Washington: G. Gordon Liddy, the undercover operative whose bungling of the Watergate break-in triggered the gravest constitutional crisis in American history and led to the resignation of President Richard M. Nixon, died March 30 at his daughter’s home in Mount Vernon, Virginia. He was 90.

His son Thomas Liddy confirmed the death but did not give a cause, saying only that it was unrelated to COVID-19.

A theatrical personality whose event-filled career included more twists and turns than a fictional potboiler, Liddy was at various times an FBI agent, jailbird, radio talk-show host, best-selling author, candidate for Congress, actor and promoter of gold investments.

Gordon Liddy convicted for his part in the Watergate cover-up of the Nixon administration.Credit:UPI

The role for which he is best remembered was in the plot to bug the Democratic Party headquarters in the Watergate complex in June 1972.

Liddy’s combination of can-do ruthlessness, loyalty to Nixon and ends-justify-the-means philosophy made him a natural fit in a White House determined to get even with its political enemies.

At the same time, he was viewed by his superiors as “a little nuts,” in Nixon’s phrase. “I mean, he just isn’t well screwed on, is he?” the president complained to chief of staff H.R. Haldeman a week after the break-in.

A Watergate grand jury indicted six persons for the 1971 burglary at the office of Daniel Ellsberg’s psychiatrist, including (from top left) John D. Ehrlichman, Charles W. Colson, G. Gordon Liddy and three Cuban-Americans — Eugenio Martinez, Felipe Dediego, Bernard L. Barker. Credit:UPI

With his intense stare, cannonball head, bristling moustache and machine-gun style of speaking, Liddy looked like the archetypal bad guys he later depicted in television shows including Miami Vice. His friend and fellow Watergate conspirator, the late Howard Hunt, described him as “a wired, wisecracking extrovert who seemed as if he might be a candidate for decaffeinated coffee.”

Liddy often boasted of his transformation “from a puny, fearful boy to a strong, fearless man” through a regime of intense exercise and physical bravado such as eating rats and holding his hand over a candle until the flesh burned.

“The trick is not minding,” he once explained of the pain, echoing a line used by Peter O’Toole in the 1962 movie Lawrence of Arabia.

The data:
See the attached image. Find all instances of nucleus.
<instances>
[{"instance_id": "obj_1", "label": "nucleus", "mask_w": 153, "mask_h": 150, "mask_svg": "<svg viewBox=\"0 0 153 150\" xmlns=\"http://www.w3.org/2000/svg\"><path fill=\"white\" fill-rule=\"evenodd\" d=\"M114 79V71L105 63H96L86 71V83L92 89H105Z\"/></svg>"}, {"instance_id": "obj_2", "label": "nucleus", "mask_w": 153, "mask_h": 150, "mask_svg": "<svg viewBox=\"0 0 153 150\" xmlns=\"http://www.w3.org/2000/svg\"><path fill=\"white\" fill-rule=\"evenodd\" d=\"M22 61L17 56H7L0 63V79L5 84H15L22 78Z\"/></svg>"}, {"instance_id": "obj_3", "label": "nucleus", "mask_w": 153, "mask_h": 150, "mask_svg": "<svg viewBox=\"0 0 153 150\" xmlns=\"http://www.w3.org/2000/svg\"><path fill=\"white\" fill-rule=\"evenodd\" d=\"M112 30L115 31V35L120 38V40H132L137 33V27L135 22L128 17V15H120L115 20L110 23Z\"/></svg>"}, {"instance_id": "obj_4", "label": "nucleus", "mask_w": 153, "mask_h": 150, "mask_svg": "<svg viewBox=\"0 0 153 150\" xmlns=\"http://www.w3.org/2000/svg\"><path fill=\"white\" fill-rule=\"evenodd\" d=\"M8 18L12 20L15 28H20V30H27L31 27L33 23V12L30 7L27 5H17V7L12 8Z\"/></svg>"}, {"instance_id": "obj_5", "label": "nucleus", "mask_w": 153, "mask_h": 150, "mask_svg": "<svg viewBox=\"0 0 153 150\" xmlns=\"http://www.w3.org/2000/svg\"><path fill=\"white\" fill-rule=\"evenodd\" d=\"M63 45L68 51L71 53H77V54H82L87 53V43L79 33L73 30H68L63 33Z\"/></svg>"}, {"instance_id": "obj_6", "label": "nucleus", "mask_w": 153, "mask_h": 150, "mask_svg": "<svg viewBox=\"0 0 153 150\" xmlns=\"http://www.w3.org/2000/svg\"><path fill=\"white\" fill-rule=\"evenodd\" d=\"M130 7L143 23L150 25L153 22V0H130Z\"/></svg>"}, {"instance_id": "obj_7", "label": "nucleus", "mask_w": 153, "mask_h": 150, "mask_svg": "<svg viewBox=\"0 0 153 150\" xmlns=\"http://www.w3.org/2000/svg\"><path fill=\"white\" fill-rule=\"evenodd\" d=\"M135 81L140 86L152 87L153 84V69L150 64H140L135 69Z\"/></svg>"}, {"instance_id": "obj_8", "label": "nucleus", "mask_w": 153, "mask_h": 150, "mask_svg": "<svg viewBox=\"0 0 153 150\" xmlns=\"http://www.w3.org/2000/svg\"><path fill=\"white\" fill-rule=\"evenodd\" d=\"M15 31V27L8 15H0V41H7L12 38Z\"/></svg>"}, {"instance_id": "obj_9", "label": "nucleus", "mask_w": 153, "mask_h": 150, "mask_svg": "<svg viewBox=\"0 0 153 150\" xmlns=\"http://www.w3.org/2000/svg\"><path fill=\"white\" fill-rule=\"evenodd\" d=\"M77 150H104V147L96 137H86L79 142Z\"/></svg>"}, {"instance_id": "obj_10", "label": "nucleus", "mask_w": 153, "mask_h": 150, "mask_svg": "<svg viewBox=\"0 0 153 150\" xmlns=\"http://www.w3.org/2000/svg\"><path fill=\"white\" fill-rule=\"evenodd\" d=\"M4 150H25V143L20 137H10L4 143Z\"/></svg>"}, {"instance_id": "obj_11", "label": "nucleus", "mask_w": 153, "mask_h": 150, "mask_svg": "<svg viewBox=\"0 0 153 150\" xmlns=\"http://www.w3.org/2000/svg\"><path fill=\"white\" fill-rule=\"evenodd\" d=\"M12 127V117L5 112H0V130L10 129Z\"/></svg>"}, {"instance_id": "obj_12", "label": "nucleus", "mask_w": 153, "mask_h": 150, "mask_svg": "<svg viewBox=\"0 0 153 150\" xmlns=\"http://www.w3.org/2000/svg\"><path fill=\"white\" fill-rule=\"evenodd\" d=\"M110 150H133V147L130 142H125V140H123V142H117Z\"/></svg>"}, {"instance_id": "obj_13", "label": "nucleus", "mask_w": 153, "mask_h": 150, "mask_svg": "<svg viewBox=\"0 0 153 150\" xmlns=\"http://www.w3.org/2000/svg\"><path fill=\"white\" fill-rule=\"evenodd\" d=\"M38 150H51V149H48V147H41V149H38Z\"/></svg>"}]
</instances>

Tasks to perform:
a. For each statement about the Liddy obituary, answer yes or no and quote the words from the text that decide it: (i) Liddy died at his son's home; (ii) his son stated that the death was unrelated to COVID-19; (iii) Liddy portrayed villains on Miami Vice.
b. Extract from the Liddy obituary the passage that opens with the words containing "Liddy often boasted" and closes with "Lawrence of Arabia.".
The listing plays no part in this exercise.

Responses by item number:
a.
(i) No: "died March 30 at his daughter’s home in Mount Vernon, Virginia."
(ii) Yes: "saying only that it was unrelated to COVID-19."
(iii) Yes: "Liddy looked like the archetypal bad guys he later depicted in television shows including Miami Vice."

b.
Liddy often boasted of his transformation “from a puny, fearful boy to a strong, fearless man” through a regime of intense exercise and physical bravado such as eating rats and holding his hand over a candle until the flesh burned.

“The trick is not minding,” he once explained of the pain, echoing a line used by Peter O’Toole in the 1962 movie Lawrence of Arabia.